Warning: Mom, you probably don't want to read this one. Seriously. Stop here.
People who know me in life know that I am a force to be reckoned with. While I'm shy at first, once I get comfortable, I just don't shut up. Furthermore, I'm argumentative by nature and I hate to lose. I win so many of my arguments not because I know what I'm talking about (in fact, in many cases, I don't have a clue what I'm talking about), but because I have my bag o' lawyer tricks. It's easy to paint someone into a corner if you know how. It's not difficult to destroy a perfectly plausible theory, simply by pointing out ridiculous, irrelevant inconsistences. If you get people lost in the minutia, they lose track of the big picture and you win. If you reframe the issue, arguing something that wasn't even brought up, you're right, they're wrong, and you win.
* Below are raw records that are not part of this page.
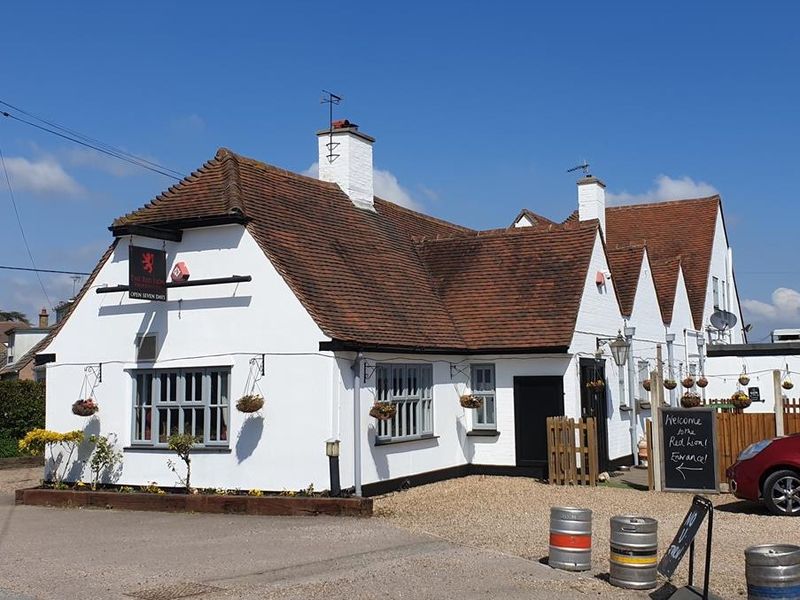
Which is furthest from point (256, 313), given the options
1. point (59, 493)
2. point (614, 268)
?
point (614, 268)

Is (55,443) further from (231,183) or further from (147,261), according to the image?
(231,183)

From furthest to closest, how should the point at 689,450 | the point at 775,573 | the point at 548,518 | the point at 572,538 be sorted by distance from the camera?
the point at 689,450 < the point at 548,518 < the point at 572,538 < the point at 775,573

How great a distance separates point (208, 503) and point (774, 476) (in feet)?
29.7

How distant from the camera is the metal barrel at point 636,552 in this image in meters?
9.62

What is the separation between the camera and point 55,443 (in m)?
18.8

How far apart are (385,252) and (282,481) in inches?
273

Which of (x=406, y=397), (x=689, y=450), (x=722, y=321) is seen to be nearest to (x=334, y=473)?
(x=406, y=397)

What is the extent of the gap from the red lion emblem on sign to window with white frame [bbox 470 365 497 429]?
729cm

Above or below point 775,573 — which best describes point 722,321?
above

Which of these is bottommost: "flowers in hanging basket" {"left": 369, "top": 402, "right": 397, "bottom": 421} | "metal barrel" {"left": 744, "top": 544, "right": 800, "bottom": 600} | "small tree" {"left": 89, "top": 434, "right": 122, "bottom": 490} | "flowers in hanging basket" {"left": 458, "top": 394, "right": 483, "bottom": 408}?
"metal barrel" {"left": 744, "top": 544, "right": 800, "bottom": 600}

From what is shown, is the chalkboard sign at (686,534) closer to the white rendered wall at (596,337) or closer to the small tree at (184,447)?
the small tree at (184,447)

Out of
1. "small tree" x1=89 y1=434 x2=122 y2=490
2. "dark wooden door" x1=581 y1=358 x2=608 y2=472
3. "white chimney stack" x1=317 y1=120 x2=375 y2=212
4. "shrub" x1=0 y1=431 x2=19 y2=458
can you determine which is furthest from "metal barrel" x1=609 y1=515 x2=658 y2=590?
"shrub" x1=0 y1=431 x2=19 y2=458

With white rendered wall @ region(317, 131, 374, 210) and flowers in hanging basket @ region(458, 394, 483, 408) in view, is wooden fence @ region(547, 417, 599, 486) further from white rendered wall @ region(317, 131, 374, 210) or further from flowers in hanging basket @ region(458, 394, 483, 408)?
white rendered wall @ region(317, 131, 374, 210)

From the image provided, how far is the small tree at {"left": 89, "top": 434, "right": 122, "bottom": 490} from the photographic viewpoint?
17.9m
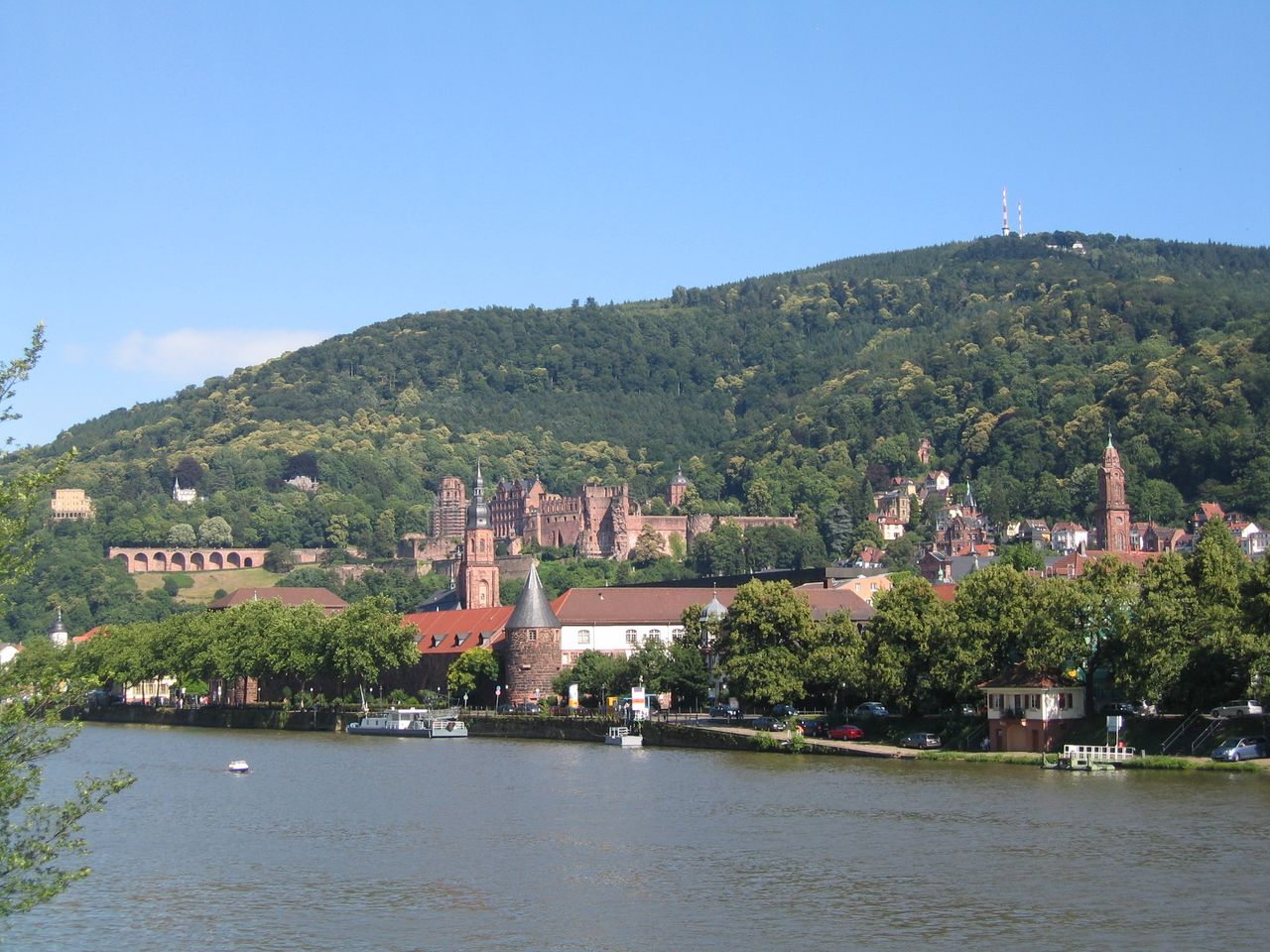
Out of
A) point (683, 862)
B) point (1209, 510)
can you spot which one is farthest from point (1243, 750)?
point (1209, 510)

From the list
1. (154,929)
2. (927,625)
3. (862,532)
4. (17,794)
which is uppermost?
(862,532)

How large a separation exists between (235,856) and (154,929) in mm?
8771

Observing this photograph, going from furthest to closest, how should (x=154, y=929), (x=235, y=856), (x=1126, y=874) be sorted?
1. (x=235, y=856)
2. (x=1126, y=874)
3. (x=154, y=929)

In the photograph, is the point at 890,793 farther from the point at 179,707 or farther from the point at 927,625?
the point at 179,707

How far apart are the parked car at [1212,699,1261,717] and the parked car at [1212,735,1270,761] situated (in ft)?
4.27

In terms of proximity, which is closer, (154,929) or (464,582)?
(154,929)

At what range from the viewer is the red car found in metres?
64.8

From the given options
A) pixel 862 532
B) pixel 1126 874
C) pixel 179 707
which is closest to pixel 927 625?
pixel 1126 874

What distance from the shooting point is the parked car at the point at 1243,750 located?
2004 inches

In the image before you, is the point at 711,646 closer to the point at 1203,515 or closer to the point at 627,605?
the point at 627,605

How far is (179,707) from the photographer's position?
10506cm

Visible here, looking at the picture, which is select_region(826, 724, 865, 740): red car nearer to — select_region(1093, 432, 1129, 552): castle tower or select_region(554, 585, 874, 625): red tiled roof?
select_region(554, 585, 874, 625): red tiled roof

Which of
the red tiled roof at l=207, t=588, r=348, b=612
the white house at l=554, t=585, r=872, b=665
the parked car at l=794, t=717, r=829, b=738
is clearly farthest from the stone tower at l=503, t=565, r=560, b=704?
the red tiled roof at l=207, t=588, r=348, b=612

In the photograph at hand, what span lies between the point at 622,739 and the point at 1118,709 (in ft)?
64.8
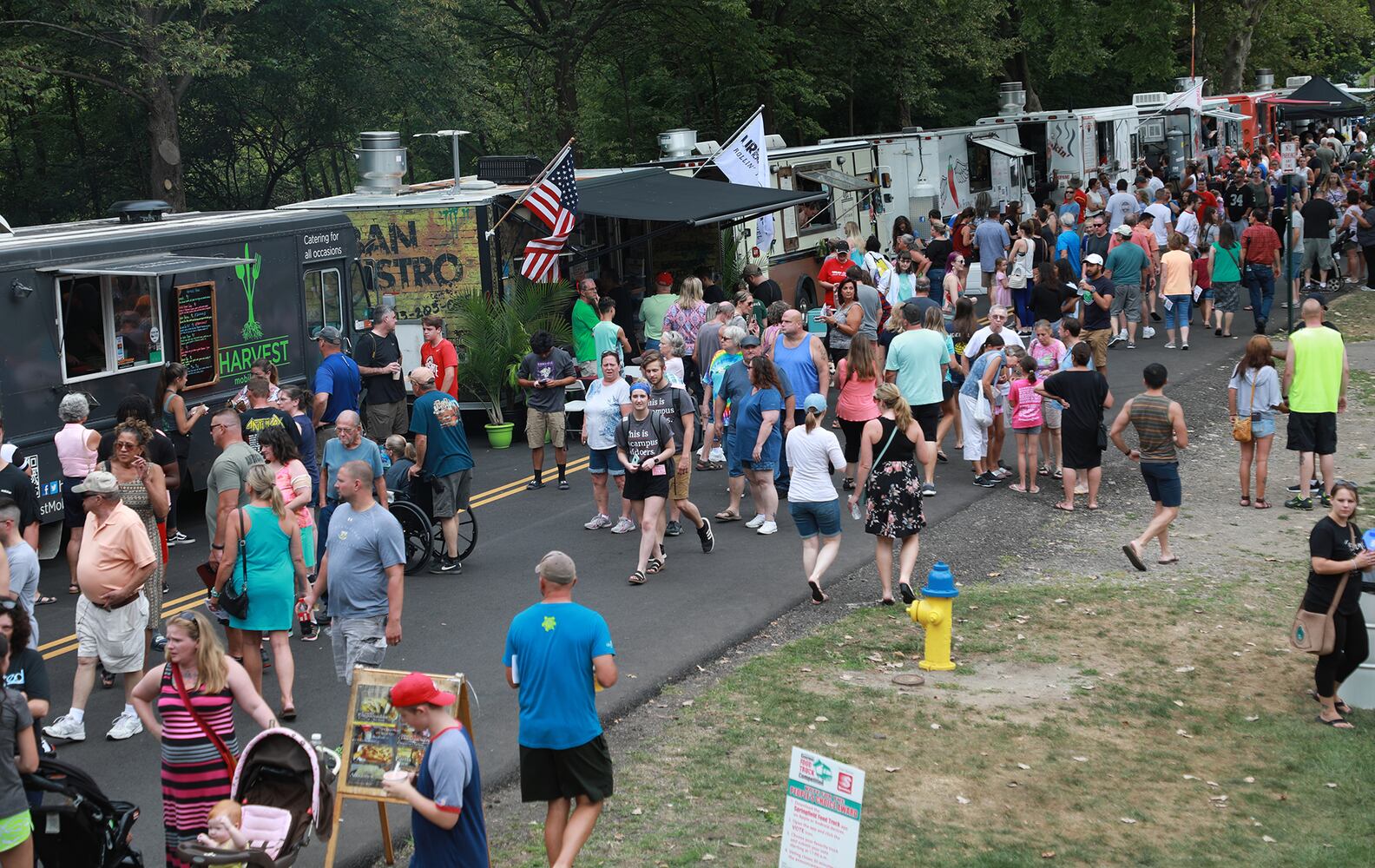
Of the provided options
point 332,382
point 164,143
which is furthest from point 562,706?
point 164,143

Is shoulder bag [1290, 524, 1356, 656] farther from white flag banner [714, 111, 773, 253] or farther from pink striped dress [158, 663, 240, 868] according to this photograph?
white flag banner [714, 111, 773, 253]

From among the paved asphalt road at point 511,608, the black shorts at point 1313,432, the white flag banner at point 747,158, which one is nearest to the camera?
the paved asphalt road at point 511,608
I have been aptly described as having a dominant personality. The only place this may not hold true is at work. An office full of lawyers is, by definition, a pack of attention whores. But in social settings, I can see what people mean. I don't have time for bullshit, and don't have the patience to put up with it. I've been told by some that I'm "refreshingly honest," by which they mean I'm a bitch who'll be brutally frank.
So what's the problem?
The men I meet in my life presume that because I'm dominant in life, that's how I am whe it comes to sex. Truth be known, I hate being the initiator or the aggressor. Being the seductress is fine, but when the mindplay becomes physical foreplay, I want to be dominated. I want someone to take control and do horrible things that I can't write because I know my mother is still reading this. (Seriously, Mom, I told you to stop.)
Yes, I admit it: I am a submissive. But I am what I enjoy referring to as a "reluctant sub." I'm fiery. I like to fight back. Sadly, however, no one's ever had the patience or sexual aptitude to realize that I enjoy the struggle, and in the end, the submission.